Work to do -
[a] In the column about growing old, what year is given for Tipton's record in the Domesday book?
[b] Continue the column about growing old from its last sentence, keeping its voice and its list of the troubles that come at 50.

Doreen Tipton: Growing old disgracefully. . .
I’ve been asked to do a special show this August in a 1,000 seater marquee.
It’s to celebrate Telford’s 50th Birthday. I said yes, and at first was quite pleased about it. But then a really depressing thought overwhelmed me.
I suddenly realised I was actually older than Telford.
How can that be? I think of that Thomas Telford statue – all that history – surely nobody can be older than a whole town? But apparently I am.
It could be worse, of course. I could be older than Tipton. Tipton was actually recorded in the Domesday book in 1086, which I’m pretty sure was before my time.
Anyway, I wish Telford well, because 50 is a tricky age.
That’s the age when bits of your body start dropping off and going wrong.
It’s when your knees feel like they’re made out of twigs – these days I can’t even touch my toes when I’m sitting down.
It’s when your hair turns the colour of bacofoil and starts dropping out.
It’s when blokes notice that they need a wee every 15 seconds, and their ears seem to be getting quieter, despite the fact that they’m actually getting much bigger.
It’s when your teeth and your gums seem to want to go in opposite directions, until eventually they end up in a glass next to your bed.

Supplied information -
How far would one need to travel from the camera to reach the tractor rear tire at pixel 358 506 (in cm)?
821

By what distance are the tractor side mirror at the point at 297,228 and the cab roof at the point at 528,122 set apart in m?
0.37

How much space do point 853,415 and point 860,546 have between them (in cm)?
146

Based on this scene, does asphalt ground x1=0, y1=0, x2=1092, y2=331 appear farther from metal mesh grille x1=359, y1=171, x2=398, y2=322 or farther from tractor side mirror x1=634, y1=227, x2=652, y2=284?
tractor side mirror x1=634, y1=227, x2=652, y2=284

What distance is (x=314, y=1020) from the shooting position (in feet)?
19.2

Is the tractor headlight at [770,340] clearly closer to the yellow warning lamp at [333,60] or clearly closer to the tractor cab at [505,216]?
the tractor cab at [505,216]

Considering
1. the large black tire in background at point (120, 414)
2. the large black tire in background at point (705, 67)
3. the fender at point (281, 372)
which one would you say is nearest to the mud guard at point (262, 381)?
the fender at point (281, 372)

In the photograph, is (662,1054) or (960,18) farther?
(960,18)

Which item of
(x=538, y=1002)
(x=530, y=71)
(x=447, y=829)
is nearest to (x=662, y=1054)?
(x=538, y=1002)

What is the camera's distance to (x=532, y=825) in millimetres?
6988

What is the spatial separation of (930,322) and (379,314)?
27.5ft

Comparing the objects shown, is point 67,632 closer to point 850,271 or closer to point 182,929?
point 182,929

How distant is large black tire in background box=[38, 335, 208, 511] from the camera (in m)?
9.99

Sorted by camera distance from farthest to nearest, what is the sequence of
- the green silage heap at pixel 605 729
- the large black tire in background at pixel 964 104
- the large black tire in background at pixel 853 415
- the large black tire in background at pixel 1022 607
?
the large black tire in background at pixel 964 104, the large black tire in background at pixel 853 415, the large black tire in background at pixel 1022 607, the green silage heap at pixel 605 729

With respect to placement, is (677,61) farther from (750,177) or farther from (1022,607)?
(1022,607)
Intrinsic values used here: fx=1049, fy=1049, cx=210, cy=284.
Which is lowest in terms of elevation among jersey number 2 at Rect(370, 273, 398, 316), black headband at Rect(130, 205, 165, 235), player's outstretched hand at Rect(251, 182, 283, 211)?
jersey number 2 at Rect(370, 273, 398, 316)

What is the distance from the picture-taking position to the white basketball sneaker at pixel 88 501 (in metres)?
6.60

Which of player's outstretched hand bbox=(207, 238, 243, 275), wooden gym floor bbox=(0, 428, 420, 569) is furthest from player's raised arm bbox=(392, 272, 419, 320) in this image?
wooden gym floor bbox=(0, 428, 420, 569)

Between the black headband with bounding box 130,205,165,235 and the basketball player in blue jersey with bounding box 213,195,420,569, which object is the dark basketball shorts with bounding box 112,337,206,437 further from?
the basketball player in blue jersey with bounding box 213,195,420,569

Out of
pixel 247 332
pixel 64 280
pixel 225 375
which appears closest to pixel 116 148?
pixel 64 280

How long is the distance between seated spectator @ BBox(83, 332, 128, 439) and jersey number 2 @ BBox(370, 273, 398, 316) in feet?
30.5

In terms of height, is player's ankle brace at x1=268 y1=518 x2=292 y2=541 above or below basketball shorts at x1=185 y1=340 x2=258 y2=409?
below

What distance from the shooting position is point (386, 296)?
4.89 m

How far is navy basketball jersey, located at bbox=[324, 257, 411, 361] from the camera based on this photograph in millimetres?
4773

Answers to the tasks -
[a] 1086

[b]
And when your eyes can no longer focus on anything, unless you’ve got arms like a gibbon.
It’s when you start to spend a third of your life on the sofa, a third in bed, and the other third trying to make doctor’s appointments.
And, most depressing of all, it’s when you magically start getting insurance and holiday offers from Saga.
And yes, to drown our sorrows, I have to admit that some of us also take refuge in an occasional drink.
But even that’s frowned on nowadays. The latest health studies have shown without doubt that Government watchdogs are boring gits that try and spoil what bit of fun us old folk have got left.
The latest guidelines suggest we have no more than 14 units a week.
And I had yet another shock yesterday, when my doctor, who looks about 11, pointed out that a unit wasn’t a bottle.
I did take his advice though about trying a bit of gentle sport to stay supple. So now, every night without fail, I sit down and watch the football.
Anyway, I can’t lie – getting older has its drawbacks. But time waits for no woman – so we might as well start growing old disgracefully.
I intend to start at the Telford show, which I’ve called ‘Doreen’s Naughty Bits’ – it’s a collection of some of my favourite moments, sketches and videos from the past four years, and yes, some of them are quite naughty. Not for the young.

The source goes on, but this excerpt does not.